**INSTRUCTIONS TO FOLLOW:** Reproduce each of the entries that follow, exactly.

=== Section Start ===

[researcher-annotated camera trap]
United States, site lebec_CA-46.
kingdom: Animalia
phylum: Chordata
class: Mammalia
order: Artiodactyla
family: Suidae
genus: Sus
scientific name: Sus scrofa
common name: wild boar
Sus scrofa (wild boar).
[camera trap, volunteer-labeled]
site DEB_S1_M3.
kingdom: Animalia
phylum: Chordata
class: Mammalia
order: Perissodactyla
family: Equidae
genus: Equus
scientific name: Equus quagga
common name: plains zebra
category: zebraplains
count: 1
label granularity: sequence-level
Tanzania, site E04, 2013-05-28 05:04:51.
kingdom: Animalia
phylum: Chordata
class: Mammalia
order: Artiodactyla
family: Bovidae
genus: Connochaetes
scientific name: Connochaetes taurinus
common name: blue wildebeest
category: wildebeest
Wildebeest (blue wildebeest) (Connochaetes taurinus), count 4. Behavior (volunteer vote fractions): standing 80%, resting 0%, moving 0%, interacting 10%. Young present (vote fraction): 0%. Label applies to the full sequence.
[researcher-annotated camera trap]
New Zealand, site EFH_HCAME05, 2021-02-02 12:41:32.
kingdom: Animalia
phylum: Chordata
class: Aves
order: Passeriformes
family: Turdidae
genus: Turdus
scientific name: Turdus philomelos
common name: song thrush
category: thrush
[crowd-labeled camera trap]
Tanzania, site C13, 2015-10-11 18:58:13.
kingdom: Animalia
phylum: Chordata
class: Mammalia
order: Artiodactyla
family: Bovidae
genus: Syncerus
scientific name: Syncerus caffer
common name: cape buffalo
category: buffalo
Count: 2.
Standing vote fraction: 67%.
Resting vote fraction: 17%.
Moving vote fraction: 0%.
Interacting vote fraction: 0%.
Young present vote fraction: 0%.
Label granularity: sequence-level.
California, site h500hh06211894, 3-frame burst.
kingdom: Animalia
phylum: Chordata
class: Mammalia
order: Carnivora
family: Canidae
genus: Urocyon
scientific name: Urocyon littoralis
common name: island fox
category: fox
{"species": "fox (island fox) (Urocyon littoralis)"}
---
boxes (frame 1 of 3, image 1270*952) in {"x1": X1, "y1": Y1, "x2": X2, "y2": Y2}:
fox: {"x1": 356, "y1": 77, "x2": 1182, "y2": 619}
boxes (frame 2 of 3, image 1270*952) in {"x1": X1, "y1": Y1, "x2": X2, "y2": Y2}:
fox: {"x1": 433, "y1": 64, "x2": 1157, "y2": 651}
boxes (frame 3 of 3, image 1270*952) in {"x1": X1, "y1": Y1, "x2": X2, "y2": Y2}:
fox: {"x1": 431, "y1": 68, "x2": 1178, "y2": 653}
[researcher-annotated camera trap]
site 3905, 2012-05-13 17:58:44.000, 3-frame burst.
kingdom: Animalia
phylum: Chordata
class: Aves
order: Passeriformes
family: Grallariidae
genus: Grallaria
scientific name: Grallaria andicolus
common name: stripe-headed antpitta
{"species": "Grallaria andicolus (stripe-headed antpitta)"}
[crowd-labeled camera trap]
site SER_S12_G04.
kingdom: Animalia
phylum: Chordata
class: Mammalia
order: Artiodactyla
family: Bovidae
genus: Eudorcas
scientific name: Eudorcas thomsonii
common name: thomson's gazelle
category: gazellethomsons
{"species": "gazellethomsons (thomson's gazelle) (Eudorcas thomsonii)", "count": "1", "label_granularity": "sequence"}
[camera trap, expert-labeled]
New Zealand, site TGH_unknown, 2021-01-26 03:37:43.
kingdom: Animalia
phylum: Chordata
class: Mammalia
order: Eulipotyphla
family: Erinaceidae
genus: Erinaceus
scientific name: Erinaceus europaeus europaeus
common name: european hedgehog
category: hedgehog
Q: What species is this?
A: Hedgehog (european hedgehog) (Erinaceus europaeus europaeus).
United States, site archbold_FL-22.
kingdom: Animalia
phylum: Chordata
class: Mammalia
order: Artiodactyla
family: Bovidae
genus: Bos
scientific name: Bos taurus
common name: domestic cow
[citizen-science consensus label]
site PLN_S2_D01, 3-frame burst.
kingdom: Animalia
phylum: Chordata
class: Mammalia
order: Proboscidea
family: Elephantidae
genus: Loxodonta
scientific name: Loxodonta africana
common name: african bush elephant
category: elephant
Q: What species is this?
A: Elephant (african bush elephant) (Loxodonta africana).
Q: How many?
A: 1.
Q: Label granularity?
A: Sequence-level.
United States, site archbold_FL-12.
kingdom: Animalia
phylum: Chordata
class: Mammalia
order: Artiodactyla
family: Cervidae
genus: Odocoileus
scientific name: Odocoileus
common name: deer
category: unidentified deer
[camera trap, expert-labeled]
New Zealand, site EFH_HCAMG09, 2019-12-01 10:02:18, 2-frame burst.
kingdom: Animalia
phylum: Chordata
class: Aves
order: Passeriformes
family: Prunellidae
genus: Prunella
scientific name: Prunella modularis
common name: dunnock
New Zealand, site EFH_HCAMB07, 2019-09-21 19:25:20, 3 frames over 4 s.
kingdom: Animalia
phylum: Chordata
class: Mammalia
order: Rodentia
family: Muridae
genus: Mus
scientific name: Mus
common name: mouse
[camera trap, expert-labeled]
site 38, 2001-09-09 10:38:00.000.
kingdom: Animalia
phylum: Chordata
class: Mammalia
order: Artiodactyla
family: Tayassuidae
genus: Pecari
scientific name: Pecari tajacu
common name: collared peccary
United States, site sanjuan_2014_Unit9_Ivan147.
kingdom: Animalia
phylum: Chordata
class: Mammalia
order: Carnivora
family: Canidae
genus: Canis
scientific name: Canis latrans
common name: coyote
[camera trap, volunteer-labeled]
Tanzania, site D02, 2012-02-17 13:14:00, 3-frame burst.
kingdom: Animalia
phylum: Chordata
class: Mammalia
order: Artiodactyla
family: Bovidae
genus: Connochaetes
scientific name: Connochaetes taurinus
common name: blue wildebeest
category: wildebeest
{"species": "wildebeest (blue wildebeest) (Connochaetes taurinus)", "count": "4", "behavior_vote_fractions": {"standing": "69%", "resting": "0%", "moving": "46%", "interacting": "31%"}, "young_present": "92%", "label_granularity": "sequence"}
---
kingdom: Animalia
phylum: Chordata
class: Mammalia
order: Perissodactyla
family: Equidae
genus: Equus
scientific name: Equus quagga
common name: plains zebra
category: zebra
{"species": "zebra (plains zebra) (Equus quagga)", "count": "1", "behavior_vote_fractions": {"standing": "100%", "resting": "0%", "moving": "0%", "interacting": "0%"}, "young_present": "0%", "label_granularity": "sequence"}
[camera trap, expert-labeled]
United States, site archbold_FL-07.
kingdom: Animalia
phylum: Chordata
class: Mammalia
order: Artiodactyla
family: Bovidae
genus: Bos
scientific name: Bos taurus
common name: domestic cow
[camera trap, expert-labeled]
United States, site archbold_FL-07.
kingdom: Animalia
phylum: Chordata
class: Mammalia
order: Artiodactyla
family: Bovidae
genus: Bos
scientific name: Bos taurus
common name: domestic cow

=== Section End ===

**ANSWER TO THE EXERCISE:**
[researcher-annotated camera trap]
United States, site lebec_CA-46.
kingdom: Animalia
phylum: Chordata
class: Mammalia
order: Artiodactyla
family: Suidae
genus: Sus
scientific name: Sus scrofa
common name: wild boar
Sus scrofa (wild boar).
[camera trap, volunteer-labeled]
site DEB_S1_M3.
kingdom: Animalia
phylum: Chordata
class: Mammalia
order: Perissodactyla
family: Equidae
genus: Equus
scientific name: Equus quagga
common name: plains zebra
category: zebraplains
count: 1
label granularity: sequence-level
Tanzania, site E04, 2013-05-28 05:04:51.
kingdom: Animalia
phylum: Chordata
class: Mammalia
order: Artiodactyla
family: Bovidae
genus: Connochaetes
scientific name: Connochaetes taurinus
common name: blue wildebeest
category: wildebeest
Wildebeest (blue wildebeest) (Connochaetes taurinus), count 4. Behavior (volunteer vote fractions): standing 80%, resting 0%, moving 0%, interacting 10%. Young present (vote fraction): 0%. Label applies to the full sequence.
[researcher-annotated camera trap]
New Zealand, site EFH_HCAME05, 2021-02-02 12:41:32.
kingdom: Animalia
phylum: Chordata
class: Aves
order: Passeriformes
family: Turdidae
genus: Turdus
scientific name: Turdus philomelos
common name: song thrush
category: thrush
[crowd-labeled camera trap]
Tanzania, site C13, 2015-10-11 18:58:13.
kingdom: Animalia
phylum: Chordata
class: Mammalia
order: Artiodactyla
family: Bovidae
genus: Syncerus
scientific name: Syncerus caffer
common name: cape buffalo
category: buffalo
Count: 2.
Standing vote fraction: 67%.
Resting vote fraction: 17%.
Moving vote fraction: 0%.
Interacting vote fraction: 0%.
Young present vote fraction: 0%.
Label granularity: sequence-level.
California, site h500hh06211894, 3-frame burst.
kingdom: Animalia
phylum: Chordata
class: Mammalia
order: Carnivora
family: Canidae
genus: Urocyon
scientific name: Urocyon littoralis
common name: island fox
category: fox
{"species": "fox (island fox) (Urocyon littoralis)"}
---
boxes (frame 1 of 3, image 1270*952) in {"x1": X1, "y1": Y1, "x2": X2, "y2": Y2}:
fox: {"x1": 356, "y1": 77, "x2": 1182, "y2": 619}
boxes (frame 2 of 3, image 1270*952) in {"x1": X1, "y1": Y1, "x2": X2, "y2": Y2}:
fox: {"x1": 433, "y1": 64, "x2": 1157, "y2": 651}
boxes (frame 3 of 3, image 1270*952) in {"x1": X1, "y1": Y1, "x2": X2, "y2": Y2}:
fox: {"x1": 431, "y1": 68, "x2": 1178, "y2": 653}
[researcher-annotated camera trap]
site 3905, 2012-05-13 17:58:44.000, 3-frame burst.
kingdom: Animalia
phylum: Chordata
class: Aves
order: Passeriformes
family: Grallariidae
genus: Grallaria
scientific name: Grallaria andicolus
common name: stripe-headed antpitta
{"species": "Grallaria andicolus (stripe-headed antpitta)"}
[crowd-labeled camera trap]
site SER_S12_G04.
kingdom: Animalia
phylum: Chordata
class: Mammalia
order: Artiodactyla
family: Bovidae
genus: Eudorcas
scientific name: Eudorcas thomsonii
common name: thomson's gazelle
category: gazellethomsons
{"species": "gazellethomsons (thomson's gazelle) (Eudorcas thomsonii)", "count": "1", "label_granularity": "sequence"}
[camera trap, expert-labeled]
New Zealand, site TGH_unknown, 2021-01-26 03:37:43.
kingdom: Animalia
phylum: Chordata
class: Mammalia
order: Eulipotyphla
family: Erinaceidae
genus: Erinaceus
scientific name: Erinaceus europaeus europaeus
common name: european hedgehog
category: hedgehog
Q: What species is this?
A: Hedgehog (european hedgehog) (Erinaceus europaeus europaeus).
United States, site archbold_FL-22.
kingdom: Animalia
phylum: Chordata
class: Mammalia
order: Artiodactyla
family: Bovidae
genus: Bos
scientific name: Bos taurus
common name: domestic cow
[citizen-science consensus label]
site PLN_S2_D01, 3-frame burst.
kingdom: Animalia
phylum: Chordata
class: Mammalia
order: Proboscidea
family: Elephantidae
genus: Loxodonta
scientific name: Loxodonta africana
common name: african bush elephant
category: elephant
Q: What species is this?
A: Elephant (african bush elephant) (Loxodonta africana).
Q: How many?
A: 1.
Q: Label granularity?
A: Sequence-level.
United States, site archbold_FL-12.
kingdom: Animalia
phylum: Chordata
class: Mammalia
order: Artiodactyla
family: Cervidae
genus: Odocoileus
scientific name: Odocoileus
common name: deer
category: unidentified deer
[camera trap, expert-labeled]
New Zealand, site EFH_HCAMG09, 2019-12-01 10:02:18, 2-frame burst.
kingdom: Animalia
phylum: Chordata
class: Aves
order: Passeriformes
family: Prunellidae
genus: Prunella
scientific name: Prunella modularis
common name: dunnock
New Zealand, site EFH_HCAMB07, 2019-09-21 19:25:20, 3 frames over 4 s.
kingdom: Animalia
phylum: Chordata
class: Mammalia
order: Rodentia
family: Muridae
genus: Mus
scientific name: Mus
common name: mouse
[camera trap, expert-labeled]
site 38, 2001-09-09 10:38:00.000.
kingdom: Animalia
phylum: Chordata
class: Mammalia
order: Artiodactyla
family: Tayassuidae
genus: Pecari
scientific name: Pecari tajacu
common name: collared peccary
United States, site sanjuan_2014_Unit9_Ivan147.
kingdom: Animalia
phylum: Chordata
class: Mammalia
order: Carnivora
family: Canidae
genus: Canis
scientific name: Canis latrans
common name: coyote
[camera trap, volunteer-labeled]
Tanzania, site D02, 2012-02-17 13:14:00, 3-frame burst.
kingdom: Animalia
phylum: Chordata
class: Mammalia
order: Artiodactyla
family: Bovidae
genus: Connochaetes
scientific name: Connochaetes taurinus
common name: blue wildebeest
category: wildebeest
{"species": "wildebeest (blue wildebeest) (Connochaetes taurinus)", "count": "4", "behavior_vote_fractions": {"standing": "69%", "resting": "0%", "moving": "46%", "interacting": "31%"}, "young_present": "92%", "label_granularity": "sequence"}
---
kingdom: Animalia
phylum: Chordata
class: Mammalia
order: Perissodactyla
family: Equidae
genus: Equus
scientific name: Equus quagga
common name: plains zebra
category: zebra
{"species": "zebra (plains zebra) (Equus quagga)", "count": "1", "behavior_vote_fractions": {"standing": "100%", "resting": "0%", "moving": "0%", "interacting": "0%"}, "young_present": "0%", "label_granularity": "sequence"}
[camera trap, expert-labeled]
United States, site archbold_FL-07.
kingdom: Animalia
phylum: Chordata
class: Mammalia
order: Artiodactyla
family: Bovidae
genus: Bos
scientific name: Bos taurus
common name: domestic cow
[camera trap, expert-labeled]
United States, site archbold_FL-07.
kingdom: Animalia
phylum: Chordata
class: Mammalia
order: Artiodactyla
family: Bovidae
genus: Bos
scientific name: Bos taurus
common name: domestic cow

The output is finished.